On-call ergonomics: three numbers beyond page volume

When teams ask us to audit an on-call rotation, the first thing they show is the page-count graph. It’s the easiest metric. It’s also the least useful one.

Time to acknowledgement

If the median ack time is >5 minutes, the engineer isn’t sleeping near their phone. They’ve stopped trusting the rotation because of past noise. Fix the noise first; the ack time recovers.

Escalation depth

For every page that gets escalated to a second person, count it as 1.5 pages. If your team is mostly L1 → L2 → CTO, your real load is 50% higher than the count suggests.

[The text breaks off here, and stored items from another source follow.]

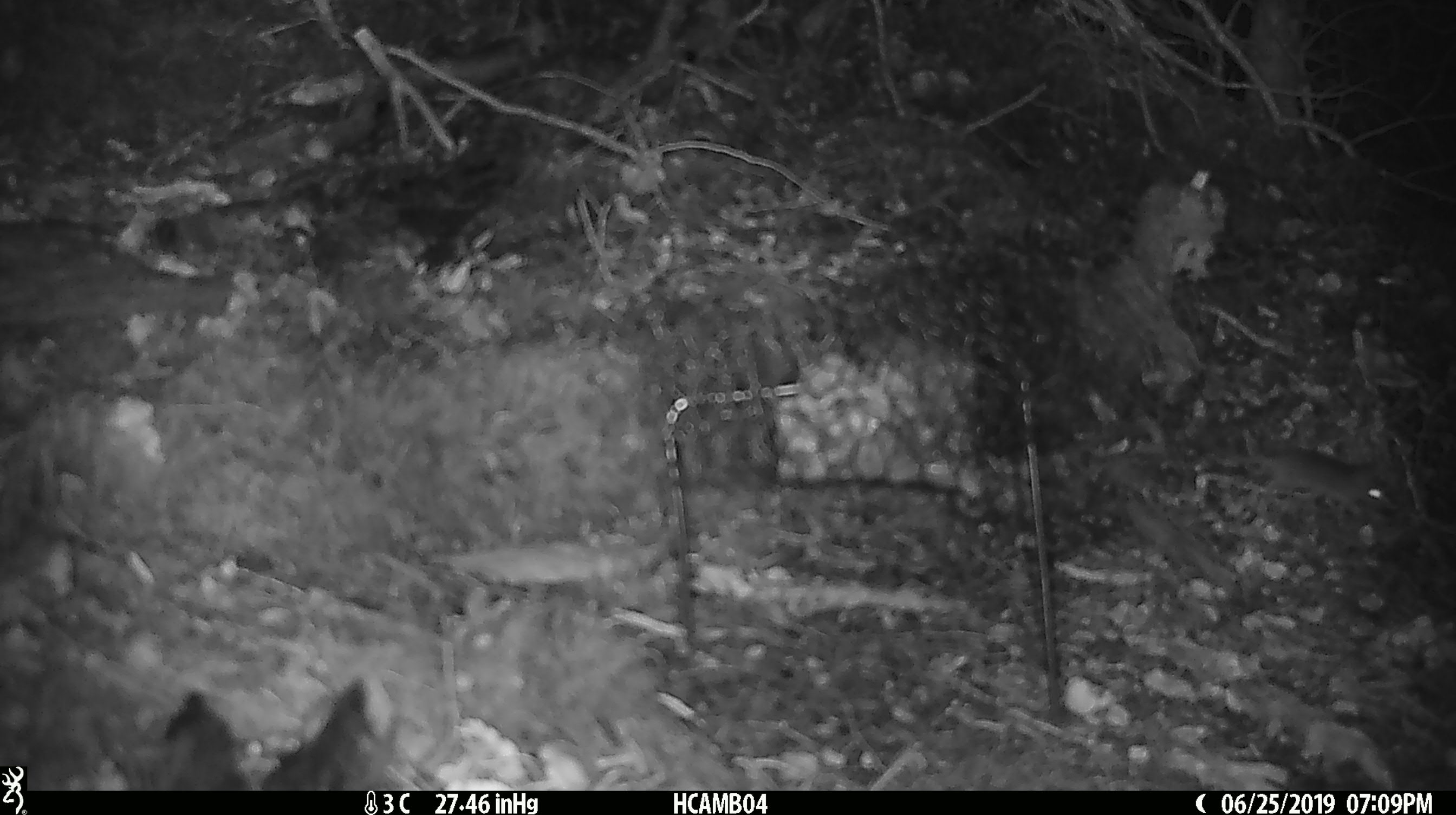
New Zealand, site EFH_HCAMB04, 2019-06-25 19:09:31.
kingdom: Animalia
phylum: Chordata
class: Mammalia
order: Rodentia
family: Muridae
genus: Mus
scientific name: Mus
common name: mouse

Post-incident recovery time

Most teams underweight this. After a 3am page, the engineer’s productive output for the next 36 hours is roughly half. Track “on-call to retro” as a coverage cost.

What good looks like

In a healthy rotation: median ack <2 min, escalation rate <15%, retros within 48 hours of every Sev-1. Get those three right and page volume stops being the limiting factor.

The operating test

We treat this as real only when it changes a dashboard, a runbook, and one named engineer’s weekly work. If the idea cannot survive those three places, it is probably just a slide.

The useful version is specific, measurable, and owned by someone who can say what changed after it shipped.

What we would do differently

Instrument before changing architecture. The baseline decides whether the fix worked.
Name the trade-off. Every improvement costs latency, money, complexity, or time somewhere else.
Revisit it after 30 days. Production has a way of teaching what the workshop missed.